Lesson #2: Engage the Lead, Nurture the Middle, Support the Resisters
All organizations undergo strategic change. But change is personal. A new strategic initiative that is uneventful for one individual might cause another to buckle at the knees. The best illustration of a group's reaction to change is the classic bell curve. At one end, some individuals sail through change while those at the other end of the spectrum show extreme difficulty. Most individuals in the middle simply pause, adjust and adapt.
Many organizations focus on the resisters to change and leave the majority in the middle to fend for themselves. The more effective response, however, is to teach people to engage the early adapters in working to help those in the middle succeed. With respect to the few resisters to change, organizations must recognize that differing reactions will occur, identify counterproductive behaviors early on and create a supportive environment for all who may be struggling to adapt. We practice these effective approaches in the classroom so LFCE participants are ready to apply them to the actual change the organization wants to make.
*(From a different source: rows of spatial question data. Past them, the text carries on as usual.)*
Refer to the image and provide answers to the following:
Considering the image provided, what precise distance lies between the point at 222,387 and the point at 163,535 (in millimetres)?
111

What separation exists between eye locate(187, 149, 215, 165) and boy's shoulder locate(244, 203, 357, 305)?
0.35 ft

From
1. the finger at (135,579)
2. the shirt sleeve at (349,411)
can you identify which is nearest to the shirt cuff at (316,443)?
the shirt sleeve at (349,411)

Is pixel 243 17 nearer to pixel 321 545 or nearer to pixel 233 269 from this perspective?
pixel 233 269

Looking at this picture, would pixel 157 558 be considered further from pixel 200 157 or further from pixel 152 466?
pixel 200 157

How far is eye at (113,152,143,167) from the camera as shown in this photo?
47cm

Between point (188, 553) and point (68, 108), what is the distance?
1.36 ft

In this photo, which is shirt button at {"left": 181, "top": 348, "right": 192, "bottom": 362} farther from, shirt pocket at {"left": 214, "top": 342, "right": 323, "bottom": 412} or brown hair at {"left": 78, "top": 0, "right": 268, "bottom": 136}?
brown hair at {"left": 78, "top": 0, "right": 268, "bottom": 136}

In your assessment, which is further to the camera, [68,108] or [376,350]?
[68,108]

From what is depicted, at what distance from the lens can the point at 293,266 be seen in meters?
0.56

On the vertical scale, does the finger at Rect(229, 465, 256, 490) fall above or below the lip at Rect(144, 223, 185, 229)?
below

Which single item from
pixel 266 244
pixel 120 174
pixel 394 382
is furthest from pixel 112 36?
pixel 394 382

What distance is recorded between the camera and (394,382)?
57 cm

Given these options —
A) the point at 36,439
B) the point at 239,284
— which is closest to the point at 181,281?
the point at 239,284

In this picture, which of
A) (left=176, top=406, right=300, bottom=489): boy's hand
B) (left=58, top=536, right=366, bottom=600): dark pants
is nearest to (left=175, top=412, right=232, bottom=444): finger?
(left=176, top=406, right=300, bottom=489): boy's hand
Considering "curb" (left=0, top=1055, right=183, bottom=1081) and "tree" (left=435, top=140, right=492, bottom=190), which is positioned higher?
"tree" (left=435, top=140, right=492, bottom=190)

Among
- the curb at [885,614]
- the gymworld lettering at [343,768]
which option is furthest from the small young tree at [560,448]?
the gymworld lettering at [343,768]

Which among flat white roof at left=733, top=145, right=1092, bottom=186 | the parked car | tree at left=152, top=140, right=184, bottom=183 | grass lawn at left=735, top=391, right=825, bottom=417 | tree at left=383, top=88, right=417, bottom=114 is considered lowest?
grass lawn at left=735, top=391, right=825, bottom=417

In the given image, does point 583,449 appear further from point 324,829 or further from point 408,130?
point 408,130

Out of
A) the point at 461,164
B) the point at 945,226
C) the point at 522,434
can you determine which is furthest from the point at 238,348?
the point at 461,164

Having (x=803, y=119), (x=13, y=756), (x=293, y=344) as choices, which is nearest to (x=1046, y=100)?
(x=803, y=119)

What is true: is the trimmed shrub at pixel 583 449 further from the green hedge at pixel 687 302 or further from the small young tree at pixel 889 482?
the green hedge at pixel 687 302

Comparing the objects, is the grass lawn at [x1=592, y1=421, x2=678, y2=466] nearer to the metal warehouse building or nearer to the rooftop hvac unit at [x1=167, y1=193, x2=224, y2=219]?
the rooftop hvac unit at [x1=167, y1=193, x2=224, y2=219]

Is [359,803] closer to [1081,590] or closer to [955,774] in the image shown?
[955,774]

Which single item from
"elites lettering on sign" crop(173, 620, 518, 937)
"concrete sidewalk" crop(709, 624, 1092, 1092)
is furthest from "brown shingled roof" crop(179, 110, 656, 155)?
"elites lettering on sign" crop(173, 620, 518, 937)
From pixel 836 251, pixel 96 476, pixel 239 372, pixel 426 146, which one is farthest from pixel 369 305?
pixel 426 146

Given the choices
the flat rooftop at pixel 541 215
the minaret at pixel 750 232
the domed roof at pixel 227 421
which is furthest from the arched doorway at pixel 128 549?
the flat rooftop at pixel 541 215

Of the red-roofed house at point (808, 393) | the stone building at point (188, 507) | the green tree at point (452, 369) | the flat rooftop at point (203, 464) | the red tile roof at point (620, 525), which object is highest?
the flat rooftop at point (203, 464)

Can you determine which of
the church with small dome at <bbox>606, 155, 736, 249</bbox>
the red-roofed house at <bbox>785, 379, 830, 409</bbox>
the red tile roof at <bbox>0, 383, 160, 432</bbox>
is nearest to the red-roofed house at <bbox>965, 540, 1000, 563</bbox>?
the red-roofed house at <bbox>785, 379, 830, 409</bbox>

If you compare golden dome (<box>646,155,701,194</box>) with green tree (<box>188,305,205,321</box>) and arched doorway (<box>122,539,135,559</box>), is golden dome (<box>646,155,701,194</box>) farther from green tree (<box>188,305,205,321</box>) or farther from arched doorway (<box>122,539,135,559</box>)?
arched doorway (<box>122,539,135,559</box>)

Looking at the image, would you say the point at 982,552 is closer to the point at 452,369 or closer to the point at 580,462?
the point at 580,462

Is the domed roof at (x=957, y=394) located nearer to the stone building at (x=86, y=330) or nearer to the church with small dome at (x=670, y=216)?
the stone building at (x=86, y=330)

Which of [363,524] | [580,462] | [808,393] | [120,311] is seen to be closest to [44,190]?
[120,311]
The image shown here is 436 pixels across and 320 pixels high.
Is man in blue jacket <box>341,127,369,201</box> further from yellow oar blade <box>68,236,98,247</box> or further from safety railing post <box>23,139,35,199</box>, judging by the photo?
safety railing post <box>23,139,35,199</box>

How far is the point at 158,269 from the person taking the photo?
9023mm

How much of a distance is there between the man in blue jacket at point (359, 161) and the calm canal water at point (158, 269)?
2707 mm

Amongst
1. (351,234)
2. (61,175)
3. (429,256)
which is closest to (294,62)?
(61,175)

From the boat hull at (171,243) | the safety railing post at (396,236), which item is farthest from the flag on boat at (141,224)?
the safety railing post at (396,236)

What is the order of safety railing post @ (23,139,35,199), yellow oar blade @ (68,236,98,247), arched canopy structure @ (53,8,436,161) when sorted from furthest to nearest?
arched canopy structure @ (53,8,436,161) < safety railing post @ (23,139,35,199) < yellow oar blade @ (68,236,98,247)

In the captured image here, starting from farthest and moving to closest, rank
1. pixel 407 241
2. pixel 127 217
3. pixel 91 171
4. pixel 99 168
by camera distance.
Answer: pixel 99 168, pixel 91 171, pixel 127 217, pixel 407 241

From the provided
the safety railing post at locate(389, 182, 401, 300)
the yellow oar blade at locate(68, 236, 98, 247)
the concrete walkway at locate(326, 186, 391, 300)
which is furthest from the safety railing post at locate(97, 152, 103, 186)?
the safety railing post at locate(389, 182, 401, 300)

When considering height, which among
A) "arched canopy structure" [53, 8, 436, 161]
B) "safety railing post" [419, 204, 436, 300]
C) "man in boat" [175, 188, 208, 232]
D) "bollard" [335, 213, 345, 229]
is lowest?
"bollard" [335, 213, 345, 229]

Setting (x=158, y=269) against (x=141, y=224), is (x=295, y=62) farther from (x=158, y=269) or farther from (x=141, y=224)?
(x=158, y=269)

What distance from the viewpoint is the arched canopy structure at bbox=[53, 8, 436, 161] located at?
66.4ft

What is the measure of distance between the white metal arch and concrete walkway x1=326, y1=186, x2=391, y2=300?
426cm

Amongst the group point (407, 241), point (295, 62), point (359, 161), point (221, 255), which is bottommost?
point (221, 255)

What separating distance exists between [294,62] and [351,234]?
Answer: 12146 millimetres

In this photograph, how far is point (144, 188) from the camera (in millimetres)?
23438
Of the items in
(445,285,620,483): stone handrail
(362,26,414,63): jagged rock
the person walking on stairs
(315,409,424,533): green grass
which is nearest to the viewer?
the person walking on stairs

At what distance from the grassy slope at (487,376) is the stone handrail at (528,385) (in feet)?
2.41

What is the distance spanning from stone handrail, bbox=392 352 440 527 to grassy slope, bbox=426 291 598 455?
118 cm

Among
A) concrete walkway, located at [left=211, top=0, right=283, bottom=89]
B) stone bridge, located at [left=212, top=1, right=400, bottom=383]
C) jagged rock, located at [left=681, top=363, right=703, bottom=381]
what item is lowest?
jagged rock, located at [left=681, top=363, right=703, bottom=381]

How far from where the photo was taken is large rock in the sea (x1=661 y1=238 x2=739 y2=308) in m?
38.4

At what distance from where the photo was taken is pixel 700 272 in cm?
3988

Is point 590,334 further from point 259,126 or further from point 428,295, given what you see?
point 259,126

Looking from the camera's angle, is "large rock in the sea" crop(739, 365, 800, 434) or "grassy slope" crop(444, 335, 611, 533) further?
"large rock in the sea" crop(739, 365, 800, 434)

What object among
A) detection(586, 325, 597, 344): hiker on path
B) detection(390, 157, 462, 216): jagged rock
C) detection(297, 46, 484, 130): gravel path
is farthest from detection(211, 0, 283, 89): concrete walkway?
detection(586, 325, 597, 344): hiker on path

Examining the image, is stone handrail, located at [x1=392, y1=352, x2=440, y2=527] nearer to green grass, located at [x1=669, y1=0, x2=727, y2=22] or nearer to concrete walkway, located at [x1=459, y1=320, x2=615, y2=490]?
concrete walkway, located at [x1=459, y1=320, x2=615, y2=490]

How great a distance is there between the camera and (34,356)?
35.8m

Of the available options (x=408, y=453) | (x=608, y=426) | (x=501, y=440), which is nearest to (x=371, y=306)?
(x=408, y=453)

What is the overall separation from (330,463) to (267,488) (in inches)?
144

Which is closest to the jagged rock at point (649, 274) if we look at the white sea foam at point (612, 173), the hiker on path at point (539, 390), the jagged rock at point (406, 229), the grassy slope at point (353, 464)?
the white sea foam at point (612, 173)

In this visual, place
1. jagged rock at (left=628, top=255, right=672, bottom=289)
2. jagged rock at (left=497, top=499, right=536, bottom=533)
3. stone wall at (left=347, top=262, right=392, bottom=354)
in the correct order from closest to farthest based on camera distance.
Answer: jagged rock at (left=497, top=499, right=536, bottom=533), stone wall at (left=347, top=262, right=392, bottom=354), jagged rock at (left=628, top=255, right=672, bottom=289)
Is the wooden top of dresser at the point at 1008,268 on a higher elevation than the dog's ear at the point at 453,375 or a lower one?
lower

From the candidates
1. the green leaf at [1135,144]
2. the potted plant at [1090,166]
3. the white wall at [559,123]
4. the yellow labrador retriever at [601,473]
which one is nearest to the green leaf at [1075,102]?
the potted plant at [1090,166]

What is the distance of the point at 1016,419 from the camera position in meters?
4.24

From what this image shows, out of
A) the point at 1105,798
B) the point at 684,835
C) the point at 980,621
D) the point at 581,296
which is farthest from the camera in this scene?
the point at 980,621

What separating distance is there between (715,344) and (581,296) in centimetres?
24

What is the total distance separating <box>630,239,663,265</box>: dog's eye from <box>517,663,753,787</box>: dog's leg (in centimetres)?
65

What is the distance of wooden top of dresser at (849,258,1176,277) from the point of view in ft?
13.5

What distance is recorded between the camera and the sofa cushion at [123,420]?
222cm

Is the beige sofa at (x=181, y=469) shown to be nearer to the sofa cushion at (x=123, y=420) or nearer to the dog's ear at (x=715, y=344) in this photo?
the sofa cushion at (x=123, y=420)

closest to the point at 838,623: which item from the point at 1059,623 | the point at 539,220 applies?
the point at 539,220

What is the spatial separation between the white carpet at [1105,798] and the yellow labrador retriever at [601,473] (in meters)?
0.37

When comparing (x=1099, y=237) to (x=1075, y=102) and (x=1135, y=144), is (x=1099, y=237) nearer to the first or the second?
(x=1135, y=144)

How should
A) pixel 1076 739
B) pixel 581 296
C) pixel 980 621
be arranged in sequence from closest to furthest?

Lesson #3: Never Forget the Importance of Being Gracious
While I didn't appreciate it at the time, I learned my most important business lessons from my father, a watchmaker who owned a jewelry store in New York. Above all, I value my father's example of being gracious to all individuals at all levels and backgrounds.
Graciousness is the quality that enables critical relationships to form, whether between allies or potential foes. In all one's dealings, strive to create the feeling among others that "you are someone we can work with and want to work with again." Never is this more needed then when an organization is moving a change forward.
Yet, it's critical to realize that true graciousness is not a business "strategy" to be used consciously to gain advantage. Rather, as my father exemplified every day of his life, to be gracious is simply "the way things are done." I try to live up to this ideal in my daily work and as an LFCE faculty member.
Making a difference truly lies at the center of John Venetch's heart. Reflecting on his favorite quote, "Leaders cast long shadows," Venetch urges all of us to make every effort to leave those with whom we come in contact better off for having known us.